### Exercise objective
Would you please print exactly the lines that run from the one with "Twink's Blue Balls Turn Red Hole!" to the last line of the data, both included, without any pictures?
(Provided entries)
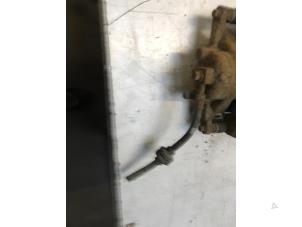 Used Front brake calliper, left Chevrolet Cruze SW 2.0 D 16V Price € 30,00 Margin scheme offered by Poolman autodemontage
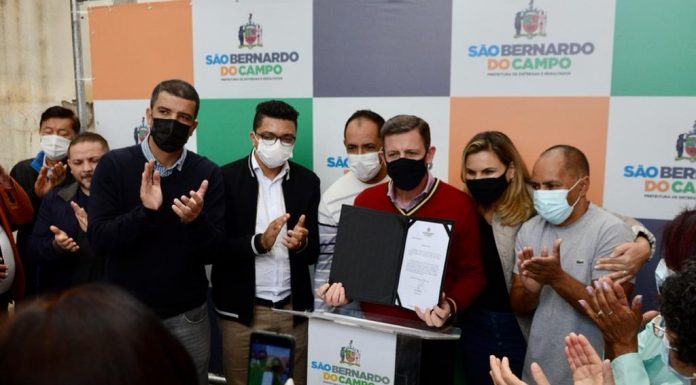 UBSs serão revitalizadas A cerimônia de autorização das intervenções contou com a presença da primeira-dama e deputada estadual, Carla Morando, vereadores e moradores da região. Foto: Ricardo Cassin/PMSBC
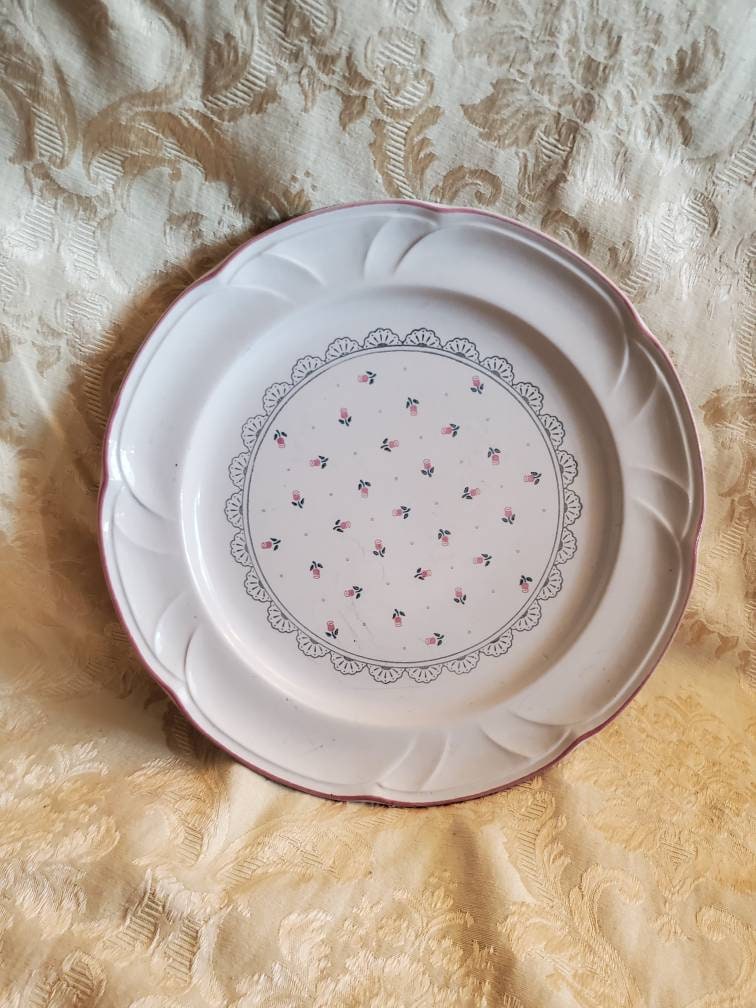 Made in Japan, 1988, Victoriana, 10.75 Inch Stoneware Dinner Plate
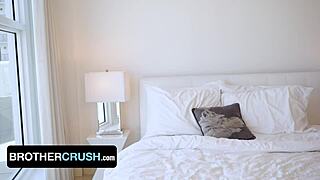 Twink's Blue Balls Turn Red Hole!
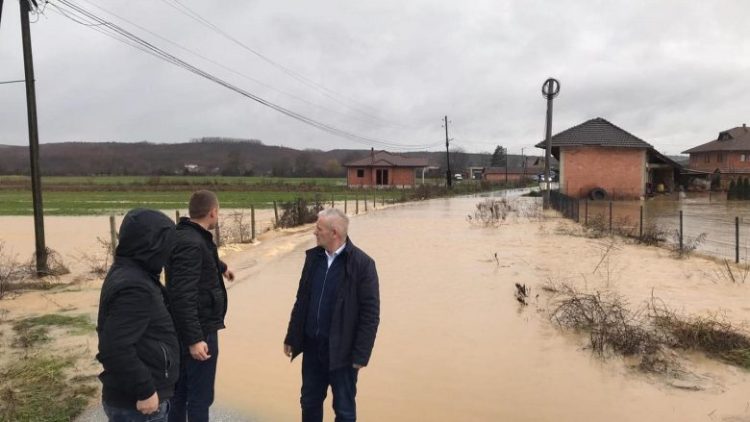 Moti i ligë, të premten nuk mbahet mësim në shkollat e komunës së Klinës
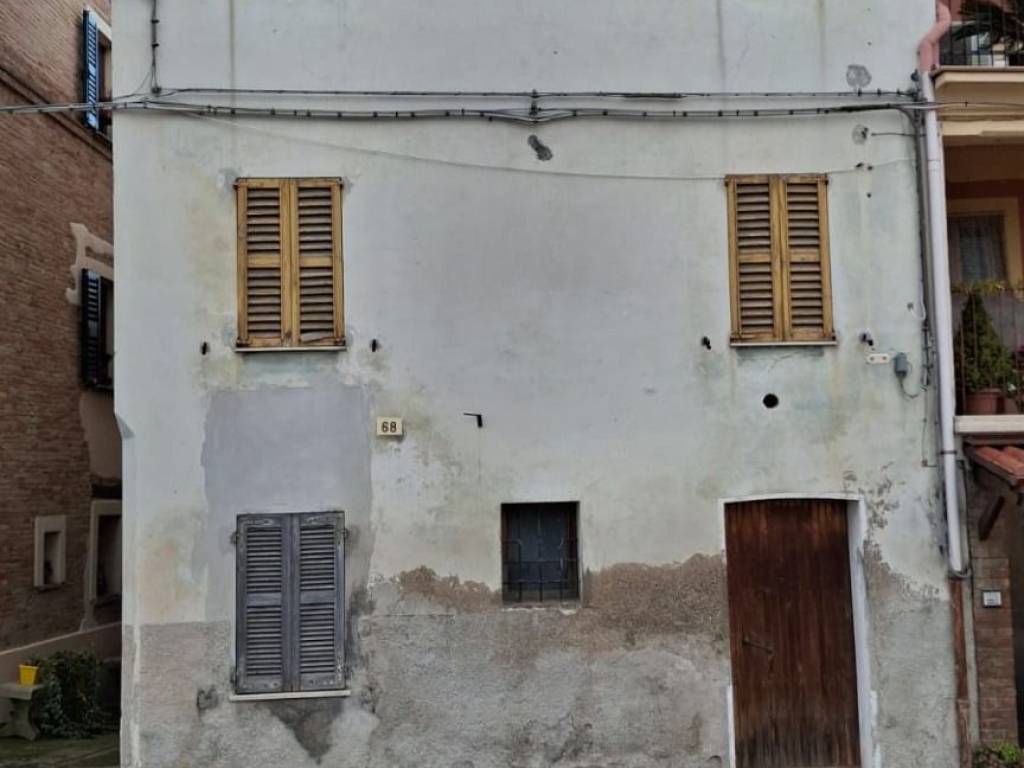 casa semindipendente in vendita a Fabriano in zona San Michele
(End Provided entries)
### Response area
 Twink's Blue Balls Turn Red Hole!
 Moti i ligë, të premten nuk mbahet mësim në shkollat e komunës së Klinës
 casa semindipendente in vendita a Fabriano in zona San Michele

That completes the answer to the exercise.